Saturday, September 24, 2005


Chuck Klosterman, Sex, Drugs, and Cocoa Puffs

Pop culture is a tricky fence to straddle. On the one side you have the "critics," who diminish the importance of pop culture analysis, deeming it an exercise in futility because little worthwhile can come from that which, by its nature, is ephemeral (not to mention "popular"). On the other side you have the analysts themselves, seeking to make sense of (and give relevance to) the slippery miscellania of our Existence.

Enter Klosterman, who straddles that fence nicely in this collection of essays (each of which is separated by an informal blog-like "rant" or observation that offers something of a segue from one essay to the next). Whether he's examining the social significance of The Real World, the influence of internet porn on cultural definitions of beauty, the amorous conquests of The Fonz, the importance of Clint Black lyrics, or why Luke Skywalker is the first cinematic representation of that which would years later become known as Generation X, Klosterman draws from a wide range of topics -- sports, art, film, TV, politics, religion, etc. -- and provides compelling links among all of these to demonstrate that "[i]n and of itself, nothing really matters.
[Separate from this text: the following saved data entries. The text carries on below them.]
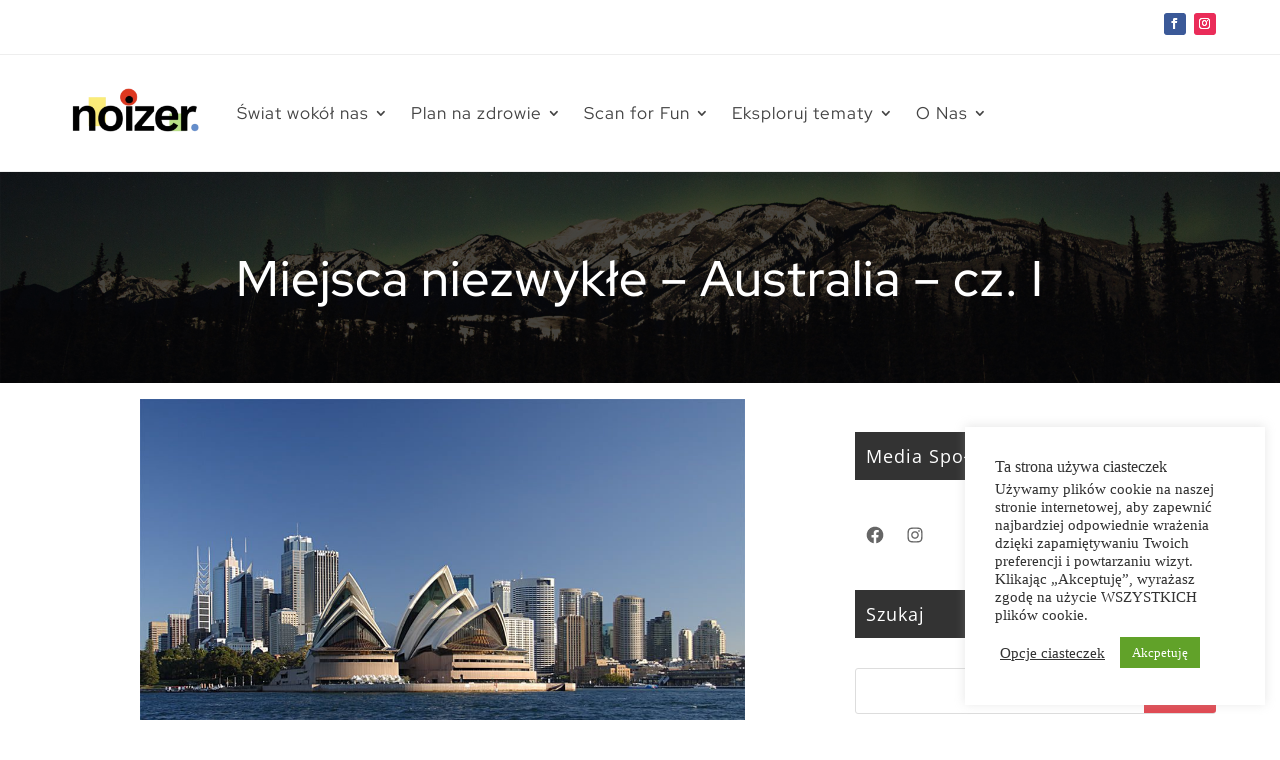

--- FILE ---
content_type: application/javascript
request_url: https://noizer.pl/wp-content/themes/newspro-divi-child/assets/js/custom/custom-megamenu.js?ver=6.6.4
body_size: 140
content:
jQuery(function($){
	$(document).ready(function(){   
	 
		$('.mega-dropdown-menu').each(function(i){
		   
			i = i + 1;
			   
			var $dropdown = $('.mega-dropdown-menu' + i);
			var $mainMenuItem = $('.first-level' + i + '>a');
			$dropdown.insertAfter($mainMenuItem);
		   
		});  
	   
	    var $mobileMenu		= $('.megamenu-categories .et_mobile_menu');
		var $firstLevel 	= $('.megamenu-categories .et_mobile_menu .first-level > a');
		var $allDropdowns 	= $('.megamenu-categories .et_mobile_menu .mega-dropdown-menu');
		 
		$firstLevel.off('click').click(function() {		
			$(this).attr('href', '#');  
			var $thisDropdown = $(this).siblings(); 			

			$thisDropdown.slideToggle();
			$(this).toggleClass('icon-switch');					

			$(this).parent().toggleClass('mdt-open');
			
			var dropdownSiblings = $allDropdowns.not($thisDropdown);   
			dropdownSiblings.slideUp();
			 
			var $thisFirstLevel = $(this);
			var $firstLevelSiblings = $firstLevel.not($thisFirstLevel);
			$firstLevelSiblings.removeClass('icon-switch');  
				  
			/* Close simple menus */
			var $simpleMenus = $(this).parents('.et_mobile_menu').find('.dt-open');
			if($simpleMenus.length){	
				$simpleMenus.removeClass('dt-open');
				$simpleMenus.find('ul.children').first().removeClass('visible');
				$simpleMenus.find('ul.sub-menu').first().removeClass('visible');
			} 
		});  	
	   
	});
});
What matters is that nothing is ever 'in and of itself'."

This book isn't for everyone, of course. My guess is that those of us born between, say, 1960 and 1982 (roughly the Gen X'ers or, as my friend Dave calls us, the Electric Company generation) will get the most amusement from Klosterman's observations. Folks who are either older or younger than this will simply not care about his swipes at Billy Joel's Glass Houses or his HBO reveries. Perhaps that's the biggest problem with pop culture analysis: it often fails to engage those who are not part and parcel of that particular "moment" in pop culture. But Klosterman makes valient attempts to bridge that gap, as when he writes the following:

Here is the easiest way to explain the genius of Johnny Cash: Singing from the perspective of a convicted murderer in the song "Folsom Prison Blues," Cash is struck by pangs of regret when he sits in his cell and hears a distant train whistle. This is because people on that train are "probably drinkin' coffee." And this is also why Cash seems completely credible as a felon: He doesn't want freedom or friendship or Jesus or a new lawyer. He wants coffee.

Within the mind of a killer, complex feelings are eerily simple.

This is why killers can shoot men in Reno just to watch them die, and the rest of us usually can't.

This is a humorous and insightful collection.